Sometimes patients are so concerned with being good patients that they simply agree to what the clinician has said without fully understanding, and it's important to ask questions and ensure their voices are heard, said Mary Lou Smith, MBA, co-founder of the Research Advocacy Network.


Sometimes patients are so concerned with being good patients that they simply agree to what the clinician has said without fully understanding, and it's important to ask questions and ensure their voices are heard, said Mary Lou Smith, MBA, co-founder of the Research Advocacy Network.

Transcript (slightly modified for readability)

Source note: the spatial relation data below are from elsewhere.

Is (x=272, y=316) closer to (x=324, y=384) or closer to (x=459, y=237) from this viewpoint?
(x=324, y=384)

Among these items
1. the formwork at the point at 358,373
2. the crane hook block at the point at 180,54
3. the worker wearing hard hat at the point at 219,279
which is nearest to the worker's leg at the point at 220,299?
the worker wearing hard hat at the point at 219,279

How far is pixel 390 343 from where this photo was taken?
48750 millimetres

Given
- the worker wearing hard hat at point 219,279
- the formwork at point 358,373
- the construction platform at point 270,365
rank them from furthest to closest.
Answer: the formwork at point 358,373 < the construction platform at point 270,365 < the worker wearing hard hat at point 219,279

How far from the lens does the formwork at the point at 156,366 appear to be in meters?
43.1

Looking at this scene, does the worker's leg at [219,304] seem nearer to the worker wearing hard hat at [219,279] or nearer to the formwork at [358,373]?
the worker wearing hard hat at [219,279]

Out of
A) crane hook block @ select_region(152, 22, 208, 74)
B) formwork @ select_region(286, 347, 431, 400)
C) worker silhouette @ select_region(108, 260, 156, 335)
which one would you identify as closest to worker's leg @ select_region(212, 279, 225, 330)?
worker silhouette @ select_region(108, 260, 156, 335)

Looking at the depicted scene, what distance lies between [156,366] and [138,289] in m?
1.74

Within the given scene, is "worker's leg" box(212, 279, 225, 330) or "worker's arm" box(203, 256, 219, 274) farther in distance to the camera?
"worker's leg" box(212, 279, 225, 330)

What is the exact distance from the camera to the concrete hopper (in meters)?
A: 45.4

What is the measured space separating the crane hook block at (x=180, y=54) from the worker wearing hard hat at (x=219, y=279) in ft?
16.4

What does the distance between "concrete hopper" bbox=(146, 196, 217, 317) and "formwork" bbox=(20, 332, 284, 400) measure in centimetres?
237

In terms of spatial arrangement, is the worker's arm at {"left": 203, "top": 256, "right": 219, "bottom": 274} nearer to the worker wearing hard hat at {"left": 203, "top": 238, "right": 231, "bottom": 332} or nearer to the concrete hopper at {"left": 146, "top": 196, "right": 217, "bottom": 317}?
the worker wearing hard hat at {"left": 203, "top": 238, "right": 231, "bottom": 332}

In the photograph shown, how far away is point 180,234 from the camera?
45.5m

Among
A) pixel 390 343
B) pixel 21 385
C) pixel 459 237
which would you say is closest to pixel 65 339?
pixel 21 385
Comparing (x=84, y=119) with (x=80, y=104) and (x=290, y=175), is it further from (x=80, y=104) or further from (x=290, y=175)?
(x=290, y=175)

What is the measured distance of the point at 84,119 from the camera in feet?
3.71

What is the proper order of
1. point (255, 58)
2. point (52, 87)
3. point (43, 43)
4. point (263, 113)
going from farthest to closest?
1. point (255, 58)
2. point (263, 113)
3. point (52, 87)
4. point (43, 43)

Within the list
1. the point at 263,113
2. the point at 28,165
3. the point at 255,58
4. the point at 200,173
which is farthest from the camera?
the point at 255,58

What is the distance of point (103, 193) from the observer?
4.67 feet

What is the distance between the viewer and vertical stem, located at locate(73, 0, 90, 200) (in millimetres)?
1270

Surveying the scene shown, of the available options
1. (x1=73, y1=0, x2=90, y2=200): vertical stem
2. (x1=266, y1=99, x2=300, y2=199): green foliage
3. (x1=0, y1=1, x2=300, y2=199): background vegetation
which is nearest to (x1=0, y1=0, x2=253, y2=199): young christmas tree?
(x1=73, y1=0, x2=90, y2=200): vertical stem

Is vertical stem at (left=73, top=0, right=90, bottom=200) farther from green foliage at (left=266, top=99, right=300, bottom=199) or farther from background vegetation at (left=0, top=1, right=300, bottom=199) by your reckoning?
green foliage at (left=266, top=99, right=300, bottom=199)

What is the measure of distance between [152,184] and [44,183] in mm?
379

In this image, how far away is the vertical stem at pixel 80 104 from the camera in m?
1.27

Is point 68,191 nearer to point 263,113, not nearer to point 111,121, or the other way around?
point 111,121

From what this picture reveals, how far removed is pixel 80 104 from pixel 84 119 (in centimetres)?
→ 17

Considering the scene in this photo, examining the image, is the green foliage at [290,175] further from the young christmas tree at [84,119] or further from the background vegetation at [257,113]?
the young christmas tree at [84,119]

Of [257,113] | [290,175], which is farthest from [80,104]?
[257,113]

What ways can patients with cancer ensure that their voices are heard when it comes to treatment decisions for their care?

I think one of the most important things is to, as much as possible, take the emotion out of it. Sometimes when people get terribly emotional, people can't hear you. They get so distracted, either because you're raisiing your voice to them or they want to take care of you, but they're not hearing you. And I think that is the most important thing, is to be heard.

Being able to ask questions is almost important, and then get those questions answered fully. Sometimes we are trying to be good patients, and somebody, a doctor, says something to us, and we agree. We may not have gotten it at all, but we're trying to be good, because we want that person to take good care of us, so we want to be seen as a good patient.

With so much information available, what do you recommend for patients newly diagnosed with cancer so they don't feel overwhelmed?

There is so much information—some of it's good, some of it's bad. I think yo uhave to go to credible sources. Mayo has a good website with reviewed and researched answers. I think ASCO [American Society of Clinical Oncology] has a good website for patients. So it's at a level that most patients can understand or at least begin to understand.

I do think, for me anyway, there was nothing in the world that gave me more hope than talking to a woman who had breast cancer, who had survived it, and had a smile on her face and looked good. That made me hope that I could do that too.